STUDY IN ORANGE AND WHITE

I knew that James Whistler was part of the Paris scene,
but I was still surprised when I found the painting
of his mother
at the Musée d'Orsay
among all the colored dots and mobile brushstrokes
of the French Impressionists.

And I was surprised to notice
after a few minutes of benign staring,
how that woman, stark in profile
and fixed forever in her chair,
began to resemble
my own ancient mother
who was now fixed forever in the stars, the air, the earth.

You can understand why he titled
the painting
"Arrangement in Gray and Black"
instead of what everyone naturally calls it,
but afterward, as I walked along the river bank,
I imagined how it might have broken
the woman's heart to be demoted from mother
to a mere composition, a study in colorlessness.
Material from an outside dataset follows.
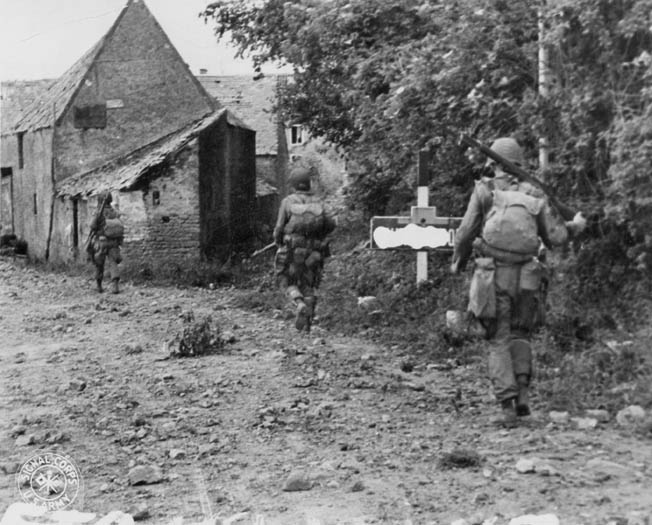 American paratroopers move cautiously into a Normandy village, June 1944. An Army censor has blocked out the name of the village on the signpost.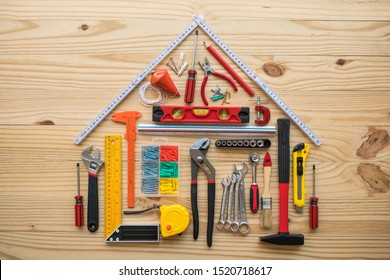 Flat lay of construction tools as house model on wooden background with copy space. New house construction, repair maintenance, DIY (Do It Yourself) and real estate property or finance loan concept.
As the summer couples leaned
into each other
along the quay and the wide,
low-slung boats
full of spectators slid
up and down the Seine
between the carved stone bridges
and their watery reflections,
I thought: how ridiculous, how off-base.

It would be like Botticelli calling "The Birth of Venus"
"Composition in Blue, Ochre, Green, and Pink,"
or the other way around
like Rothko titling one of his sandwiches of color
"Fishing Boats Leaving Falmouth Harbor at Dawn."

Or, as I scanned the menu at the cafe
where I now had come to rest,
it would be like painting something laughable,
like a chef turning on a spit
over a blazing fire in front of
an audience of ducks
and calling it
"Study in Orange and White."

But by that time, a waiter had appeared
with my glass of Pernod and a clear
pitcher of water,
and I sat there thinking of nothing
but the women and men passing by—
mothers and sons walking their small fragile dogs—
and about myself,
a kind of composition in blue and khaki,
and, now that I had poured
some water into the glass, milky-green.

Billy Collins

Poetry (January 1999)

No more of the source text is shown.